Continue the passage on how households spend money freed up from a mortgage payment, beginning right after its final sentence.

Provided text ::
* * *

The former group, those who are faltering as a condition of losing a job or whatnot - we can argue about. But let's take a real world example, your comment assumes a "yes" or "no" type of outcome. Meaning suddenly all that $1250 would be needed for necessities. In a real world example, people in this category are cutting corners elsewhere month by month, to make the mortgage payment. They are not, not buying food, clothing or gas... just less of it. Then once the mortgage payment is not an issue they can go back to their normalized usage of food, gas, or clothing... it is not as if that entire $1250 would have to go to these categories. Your comment would imply on April 2009 when the household is paying for a mortgage they have not paid for gas, food, clothing... but in May 2009 alle xtra monies suddenly went to necessities. That's a huge sum of money for most people in terms of a monthly budget... so one might argue PART of this money will go to necessities, but not all.

* * *

The data ::
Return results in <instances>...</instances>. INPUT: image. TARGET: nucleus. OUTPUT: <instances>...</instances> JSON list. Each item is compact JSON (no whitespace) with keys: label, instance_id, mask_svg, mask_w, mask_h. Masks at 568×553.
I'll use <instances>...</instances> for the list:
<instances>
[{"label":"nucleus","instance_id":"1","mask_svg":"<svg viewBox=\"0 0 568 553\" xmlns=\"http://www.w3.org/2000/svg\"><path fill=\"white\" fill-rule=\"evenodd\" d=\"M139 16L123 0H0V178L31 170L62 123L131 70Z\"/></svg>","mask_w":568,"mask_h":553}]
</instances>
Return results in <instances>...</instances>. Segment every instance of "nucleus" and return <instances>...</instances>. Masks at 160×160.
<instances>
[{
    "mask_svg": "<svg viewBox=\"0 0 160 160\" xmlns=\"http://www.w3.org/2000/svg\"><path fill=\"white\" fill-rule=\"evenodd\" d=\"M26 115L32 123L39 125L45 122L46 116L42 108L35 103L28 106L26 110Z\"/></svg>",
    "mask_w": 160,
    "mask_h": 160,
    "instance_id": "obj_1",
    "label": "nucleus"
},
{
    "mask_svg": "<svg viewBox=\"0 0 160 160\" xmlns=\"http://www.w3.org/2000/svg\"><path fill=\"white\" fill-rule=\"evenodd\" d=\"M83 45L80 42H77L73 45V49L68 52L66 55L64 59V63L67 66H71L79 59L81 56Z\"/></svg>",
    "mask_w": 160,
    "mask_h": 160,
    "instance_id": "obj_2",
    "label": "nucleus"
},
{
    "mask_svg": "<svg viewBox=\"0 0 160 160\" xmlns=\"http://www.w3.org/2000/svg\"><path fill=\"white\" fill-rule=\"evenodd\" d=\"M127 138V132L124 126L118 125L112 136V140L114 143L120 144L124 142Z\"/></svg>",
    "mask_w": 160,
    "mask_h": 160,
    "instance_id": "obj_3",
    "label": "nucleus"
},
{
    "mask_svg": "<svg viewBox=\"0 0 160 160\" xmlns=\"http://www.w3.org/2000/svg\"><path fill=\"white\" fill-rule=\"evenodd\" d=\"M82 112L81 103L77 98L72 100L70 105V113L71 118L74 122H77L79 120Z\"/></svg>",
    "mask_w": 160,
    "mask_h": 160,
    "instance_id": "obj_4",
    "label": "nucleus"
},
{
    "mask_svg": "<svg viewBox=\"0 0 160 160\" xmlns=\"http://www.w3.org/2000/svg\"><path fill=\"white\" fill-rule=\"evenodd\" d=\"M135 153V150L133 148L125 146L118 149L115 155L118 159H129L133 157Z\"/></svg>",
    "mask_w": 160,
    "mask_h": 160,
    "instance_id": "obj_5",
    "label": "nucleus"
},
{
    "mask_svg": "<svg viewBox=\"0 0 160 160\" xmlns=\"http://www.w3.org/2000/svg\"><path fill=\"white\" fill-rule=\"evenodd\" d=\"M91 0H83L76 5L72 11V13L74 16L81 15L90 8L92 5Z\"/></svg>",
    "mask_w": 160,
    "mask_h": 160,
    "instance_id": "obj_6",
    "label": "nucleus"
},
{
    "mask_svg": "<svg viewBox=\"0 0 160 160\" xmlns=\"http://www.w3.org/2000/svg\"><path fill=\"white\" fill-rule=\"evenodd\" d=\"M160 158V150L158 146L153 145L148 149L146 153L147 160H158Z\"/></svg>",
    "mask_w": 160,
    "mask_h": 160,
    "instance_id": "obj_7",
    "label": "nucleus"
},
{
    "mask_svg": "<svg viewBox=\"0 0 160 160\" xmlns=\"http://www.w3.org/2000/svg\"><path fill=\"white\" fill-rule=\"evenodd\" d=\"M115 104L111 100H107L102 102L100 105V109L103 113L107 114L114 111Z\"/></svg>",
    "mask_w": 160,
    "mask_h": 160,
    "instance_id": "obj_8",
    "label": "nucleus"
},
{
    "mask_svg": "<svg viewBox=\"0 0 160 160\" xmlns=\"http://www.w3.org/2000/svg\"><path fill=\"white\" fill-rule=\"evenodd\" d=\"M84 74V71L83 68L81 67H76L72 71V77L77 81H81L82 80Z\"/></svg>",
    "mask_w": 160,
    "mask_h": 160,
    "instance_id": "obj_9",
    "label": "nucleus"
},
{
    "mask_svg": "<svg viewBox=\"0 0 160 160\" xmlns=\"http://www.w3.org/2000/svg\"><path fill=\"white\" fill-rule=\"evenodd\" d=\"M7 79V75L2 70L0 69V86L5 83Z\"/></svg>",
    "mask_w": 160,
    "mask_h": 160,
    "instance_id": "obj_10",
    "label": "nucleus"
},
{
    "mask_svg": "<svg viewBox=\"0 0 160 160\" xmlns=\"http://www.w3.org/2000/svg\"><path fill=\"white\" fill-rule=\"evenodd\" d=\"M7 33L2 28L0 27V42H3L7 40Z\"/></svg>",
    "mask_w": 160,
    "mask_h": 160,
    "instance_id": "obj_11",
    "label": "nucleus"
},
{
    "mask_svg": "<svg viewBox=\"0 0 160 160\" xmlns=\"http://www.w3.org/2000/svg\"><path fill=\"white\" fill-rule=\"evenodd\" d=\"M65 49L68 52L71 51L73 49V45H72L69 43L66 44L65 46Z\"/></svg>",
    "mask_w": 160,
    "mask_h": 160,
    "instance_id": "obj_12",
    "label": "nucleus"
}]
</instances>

* * *

Response to the task ::
Frankly I believe it to be a moot point. As each economic report comes out and salutations to the "engine of American consumer" are rang, the question is not what they are spending ON but the fact they are somehow spending. My analysis was how is this happening and how is it being supported by lack of mortgage payments. If its on food items or flatscreen TVs does not matter to the point of the 70% of our economy that is consumer spending.
I can concede the latter category, i wasn't really commenting about them. However, having been in the former category myself some ten years ago, i can tell you from experience that when your income suddenly falls to zero, it won't be just PART of the money that goes to necessities, because it's not really 'extra' money at all. That's really where i make the distinction, because 'extra' it isn't.
Hi Lou
Keep in mind with 1 in 9 Americans (not households, but AMERICANS) now on food stamps and unemployment benefits now extended in excess of 1.5 years in many places, and close to 2 (possibly higher in certain high unemployment states) many of the "necessities" are subsidized otherwise. Probably quite different from your situation a decade ago.
I assume your unemployment was 6 months and you were not on food stamps, but I could be wrong. That also restricts the need to use the "mortgage money" for these items... the government is paying for them (at least partially if not fully) elsewhere.
Again, I am using a blunt force object analysis - we can quibble on the edge. Thanks for your comments.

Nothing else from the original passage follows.